■ **Problem**
Continue the biography of the Mizo rapper Michael M. Sailo below, starting after its last sentence.

■ **Passage given**
* * * *

- Born: Michael Malsawmzela Sailo 16 November 1979 Aizawl, Mizoram, India
- Died: 7 April 2017 (aged 37) Aizawl, Mizoram, India
- Occupation: Singer
- Known for: Mizo rap music
- Spouse: B. Malsawmtluangi (SPI)
- Children: 2 sons
- Parent(s): Lalsanga Sailo and Nunthari Sailo
- Awards: Lelte Award for Best Rapper

= Michael M. Sailo =

Rapper (b. 1979, d. 2017)

Michael Malsawmzela Sailo (16 November 1979 – 7 April 2017), also known as Ace Man, was a rap singer from Mizoram, India. He introduced rap music in Mizoram.

==Early life==
Michael Malsawmzela Sailo was born to Lalsanga Sailo and Nunthari Sailo in Aizawl. He first studied in Pune. He joined Spicer Adventist University where he won medals at singing competitions.

== Career ==
At university he met an African group that inspired him to take up rap music. Joining the group, he toured South Indian cities such as Hyderabad, Mumbai, Bangalore and Chennai. He opened for various groups including VIVA. Returning to Mizoram, he brought along the rap music for which he received awards:

He was a RJ for Red FM and FM Zoawi in Mizoram.

* * * *

■ **Information shown**
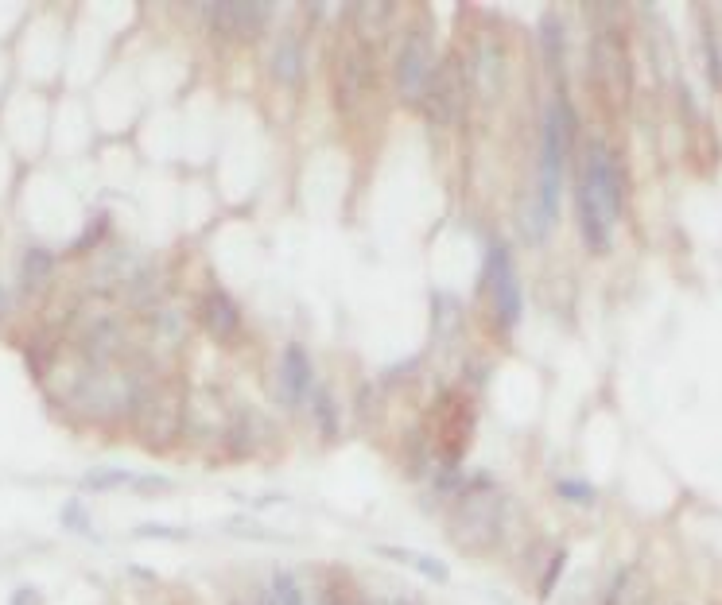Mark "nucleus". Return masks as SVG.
<instances>
[{"label":"nucleus","instance_id":"6ab92c4d","mask_svg":"<svg viewBox=\"0 0 722 605\" xmlns=\"http://www.w3.org/2000/svg\"><path fill=\"white\" fill-rule=\"evenodd\" d=\"M556 493L567 501V505H594V485H587V481H575V478H563L556 485Z\"/></svg>","mask_w":722,"mask_h":605},{"label":"nucleus","instance_id":"412c9836","mask_svg":"<svg viewBox=\"0 0 722 605\" xmlns=\"http://www.w3.org/2000/svg\"><path fill=\"white\" fill-rule=\"evenodd\" d=\"M132 474L129 470H94V474H86V489H113V485H132Z\"/></svg>","mask_w":722,"mask_h":605},{"label":"nucleus","instance_id":"5701e85b","mask_svg":"<svg viewBox=\"0 0 722 605\" xmlns=\"http://www.w3.org/2000/svg\"><path fill=\"white\" fill-rule=\"evenodd\" d=\"M563 567H567V551H556L552 555V567L544 571V578H540V598H548L552 590H556V582H559V574H563Z\"/></svg>","mask_w":722,"mask_h":605},{"label":"nucleus","instance_id":"1a4fd4ad","mask_svg":"<svg viewBox=\"0 0 722 605\" xmlns=\"http://www.w3.org/2000/svg\"><path fill=\"white\" fill-rule=\"evenodd\" d=\"M198 322L214 342H230L233 334L241 330V307H237V299L230 291L214 287V291H206L198 299Z\"/></svg>","mask_w":722,"mask_h":605},{"label":"nucleus","instance_id":"bb28decb","mask_svg":"<svg viewBox=\"0 0 722 605\" xmlns=\"http://www.w3.org/2000/svg\"><path fill=\"white\" fill-rule=\"evenodd\" d=\"M12 605H43V598H39V590H32V586H20V590L12 594Z\"/></svg>","mask_w":722,"mask_h":605},{"label":"nucleus","instance_id":"f8f14e48","mask_svg":"<svg viewBox=\"0 0 722 605\" xmlns=\"http://www.w3.org/2000/svg\"><path fill=\"white\" fill-rule=\"evenodd\" d=\"M350 20H354V32H358V43H373L389 32L393 24V4L389 0H369V4H354L350 8Z\"/></svg>","mask_w":722,"mask_h":605},{"label":"nucleus","instance_id":"c85d7f7f","mask_svg":"<svg viewBox=\"0 0 722 605\" xmlns=\"http://www.w3.org/2000/svg\"><path fill=\"white\" fill-rule=\"evenodd\" d=\"M257 605H276V598H272V590H264L261 598H257Z\"/></svg>","mask_w":722,"mask_h":605},{"label":"nucleus","instance_id":"393cba45","mask_svg":"<svg viewBox=\"0 0 722 605\" xmlns=\"http://www.w3.org/2000/svg\"><path fill=\"white\" fill-rule=\"evenodd\" d=\"M132 485H136V489H144V493H167V489H171V481L156 478V474H148V478H136Z\"/></svg>","mask_w":722,"mask_h":605},{"label":"nucleus","instance_id":"9d476101","mask_svg":"<svg viewBox=\"0 0 722 605\" xmlns=\"http://www.w3.org/2000/svg\"><path fill=\"white\" fill-rule=\"evenodd\" d=\"M470 82L478 86V94L486 101H497L505 90V51L497 39H482L474 51V66H470Z\"/></svg>","mask_w":722,"mask_h":605},{"label":"nucleus","instance_id":"f257e3e1","mask_svg":"<svg viewBox=\"0 0 722 605\" xmlns=\"http://www.w3.org/2000/svg\"><path fill=\"white\" fill-rule=\"evenodd\" d=\"M505 493H459L451 540L462 547H493L505 532Z\"/></svg>","mask_w":722,"mask_h":605},{"label":"nucleus","instance_id":"2eb2a0df","mask_svg":"<svg viewBox=\"0 0 722 605\" xmlns=\"http://www.w3.org/2000/svg\"><path fill=\"white\" fill-rule=\"evenodd\" d=\"M307 412H311V419H315V427H319L323 439H334V435H338V404H334V396H330L327 388H311Z\"/></svg>","mask_w":722,"mask_h":605},{"label":"nucleus","instance_id":"39448f33","mask_svg":"<svg viewBox=\"0 0 722 605\" xmlns=\"http://www.w3.org/2000/svg\"><path fill=\"white\" fill-rule=\"evenodd\" d=\"M396 90L408 105H424L427 86H431V74H435V51H431V39L420 24H412L400 47H396Z\"/></svg>","mask_w":722,"mask_h":605},{"label":"nucleus","instance_id":"4be33fe9","mask_svg":"<svg viewBox=\"0 0 722 605\" xmlns=\"http://www.w3.org/2000/svg\"><path fill=\"white\" fill-rule=\"evenodd\" d=\"M136 536H140V540H187L191 532L171 528V524H140V528H136Z\"/></svg>","mask_w":722,"mask_h":605},{"label":"nucleus","instance_id":"a211bd4d","mask_svg":"<svg viewBox=\"0 0 722 605\" xmlns=\"http://www.w3.org/2000/svg\"><path fill=\"white\" fill-rule=\"evenodd\" d=\"M63 524L66 532H78V536H94V524H90V512L82 509L78 497H70L63 505Z\"/></svg>","mask_w":722,"mask_h":605},{"label":"nucleus","instance_id":"4468645a","mask_svg":"<svg viewBox=\"0 0 722 605\" xmlns=\"http://www.w3.org/2000/svg\"><path fill=\"white\" fill-rule=\"evenodd\" d=\"M373 551H377V555H385V559H393V563L412 567V571L431 578V582H447V578H451L447 563H439L435 555H420V551H412V547H389V543H377Z\"/></svg>","mask_w":722,"mask_h":605},{"label":"nucleus","instance_id":"a878e982","mask_svg":"<svg viewBox=\"0 0 722 605\" xmlns=\"http://www.w3.org/2000/svg\"><path fill=\"white\" fill-rule=\"evenodd\" d=\"M323 602L327 605H350V598H346V590H342L338 582H327V586H323Z\"/></svg>","mask_w":722,"mask_h":605},{"label":"nucleus","instance_id":"7c9ffc66","mask_svg":"<svg viewBox=\"0 0 722 605\" xmlns=\"http://www.w3.org/2000/svg\"><path fill=\"white\" fill-rule=\"evenodd\" d=\"M396 605H416V602H408V598H400V602H396Z\"/></svg>","mask_w":722,"mask_h":605},{"label":"nucleus","instance_id":"aec40b11","mask_svg":"<svg viewBox=\"0 0 722 605\" xmlns=\"http://www.w3.org/2000/svg\"><path fill=\"white\" fill-rule=\"evenodd\" d=\"M703 55H707V74H711V82L722 86V47L711 28H703Z\"/></svg>","mask_w":722,"mask_h":605},{"label":"nucleus","instance_id":"f3484780","mask_svg":"<svg viewBox=\"0 0 722 605\" xmlns=\"http://www.w3.org/2000/svg\"><path fill=\"white\" fill-rule=\"evenodd\" d=\"M272 598H276V605H307V594H303V586L292 571L272 574Z\"/></svg>","mask_w":722,"mask_h":605},{"label":"nucleus","instance_id":"dca6fc26","mask_svg":"<svg viewBox=\"0 0 722 605\" xmlns=\"http://www.w3.org/2000/svg\"><path fill=\"white\" fill-rule=\"evenodd\" d=\"M563 47H567V35H563V24L556 16H544L540 20V51H544V63L559 70L563 66Z\"/></svg>","mask_w":722,"mask_h":605},{"label":"nucleus","instance_id":"20e7f679","mask_svg":"<svg viewBox=\"0 0 722 605\" xmlns=\"http://www.w3.org/2000/svg\"><path fill=\"white\" fill-rule=\"evenodd\" d=\"M579 191L591 198L594 206L602 210V218L610 225H618L622 218V167L614 160V152L602 144V140H591L587 144V160H583V179H579Z\"/></svg>","mask_w":722,"mask_h":605},{"label":"nucleus","instance_id":"9b49d317","mask_svg":"<svg viewBox=\"0 0 722 605\" xmlns=\"http://www.w3.org/2000/svg\"><path fill=\"white\" fill-rule=\"evenodd\" d=\"M272 78L280 82V86H288V90H296L299 82H303V39L296 32H284L276 39V47H272Z\"/></svg>","mask_w":722,"mask_h":605},{"label":"nucleus","instance_id":"b1692460","mask_svg":"<svg viewBox=\"0 0 722 605\" xmlns=\"http://www.w3.org/2000/svg\"><path fill=\"white\" fill-rule=\"evenodd\" d=\"M101 237H105V214H98V218L90 222V229H86V233H82V237L70 245V253H90V245H94V241H101Z\"/></svg>","mask_w":722,"mask_h":605},{"label":"nucleus","instance_id":"cd10ccee","mask_svg":"<svg viewBox=\"0 0 722 605\" xmlns=\"http://www.w3.org/2000/svg\"><path fill=\"white\" fill-rule=\"evenodd\" d=\"M8 315V291H4V284H0V319Z\"/></svg>","mask_w":722,"mask_h":605},{"label":"nucleus","instance_id":"7ed1b4c3","mask_svg":"<svg viewBox=\"0 0 722 605\" xmlns=\"http://www.w3.org/2000/svg\"><path fill=\"white\" fill-rule=\"evenodd\" d=\"M466 94H470V66L462 63L459 55L435 63L431 86H427L424 109L431 117V125L455 128L466 117Z\"/></svg>","mask_w":722,"mask_h":605},{"label":"nucleus","instance_id":"423d86ee","mask_svg":"<svg viewBox=\"0 0 722 605\" xmlns=\"http://www.w3.org/2000/svg\"><path fill=\"white\" fill-rule=\"evenodd\" d=\"M202 20L218 35L230 39H257L272 20V4H253V0H218L202 8Z\"/></svg>","mask_w":722,"mask_h":605},{"label":"nucleus","instance_id":"c756f323","mask_svg":"<svg viewBox=\"0 0 722 605\" xmlns=\"http://www.w3.org/2000/svg\"><path fill=\"white\" fill-rule=\"evenodd\" d=\"M369 605H393V602H385V598H377V602H369Z\"/></svg>","mask_w":722,"mask_h":605},{"label":"nucleus","instance_id":"0eeeda50","mask_svg":"<svg viewBox=\"0 0 722 605\" xmlns=\"http://www.w3.org/2000/svg\"><path fill=\"white\" fill-rule=\"evenodd\" d=\"M377 86V63H373V51L365 43H354L342 51L338 59V109L342 113H354L365 97L373 94Z\"/></svg>","mask_w":722,"mask_h":605},{"label":"nucleus","instance_id":"6e6552de","mask_svg":"<svg viewBox=\"0 0 722 605\" xmlns=\"http://www.w3.org/2000/svg\"><path fill=\"white\" fill-rule=\"evenodd\" d=\"M311 388H315V369H311L307 350L299 342L284 346V353H280V400H284V408L288 412L303 408Z\"/></svg>","mask_w":722,"mask_h":605},{"label":"nucleus","instance_id":"f03ea898","mask_svg":"<svg viewBox=\"0 0 722 605\" xmlns=\"http://www.w3.org/2000/svg\"><path fill=\"white\" fill-rule=\"evenodd\" d=\"M482 280L490 287L493 295V311H497V322L501 330H517L521 322V280H517V264H513V253L501 237H490L486 245V260H482Z\"/></svg>","mask_w":722,"mask_h":605},{"label":"nucleus","instance_id":"ddd939ff","mask_svg":"<svg viewBox=\"0 0 722 605\" xmlns=\"http://www.w3.org/2000/svg\"><path fill=\"white\" fill-rule=\"evenodd\" d=\"M55 253L51 249H43V245H28L24 256H20V291H28L35 295L39 287L51 284V276H55Z\"/></svg>","mask_w":722,"mask_h":605}]
</instances>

* * * *

■ **Output for this task**
He owned a music studio called Spaceville Pro Sessions. He also practiced traditional singing, composing, DJing and recording techniques. He composed and produced tracks for various singers in his studio including Tini Mohini Thapa, Zorinzuali Khiangte and DJ Lalvenhimi. At one time he was a member the rock band The Scavenger Project.

== Recognition ==

- Best Rapper of the Lelte Award.
- Best New Artist Award of Rimawi Khawvel.

==Death==
On 7 April 2017, Sailo died in an accident after his bike crashed into a police van.

==Personal==
He married well known mizo singer B. Malsawmtluagi (SPI) on 17 September 2009. They had two sons, Brooklyn Lalsangkima Sailo (born 2010) and Marshall Lalhruaizela Sailo (born 2012).

==Discography==
Michael M Sailo released the following albums:

===Album===
- Duhaisam
- CHAPTER -2

===Singles===
- "Ngaihlai Kan Bang Lo Che"
- "Thinlai Hnemtu"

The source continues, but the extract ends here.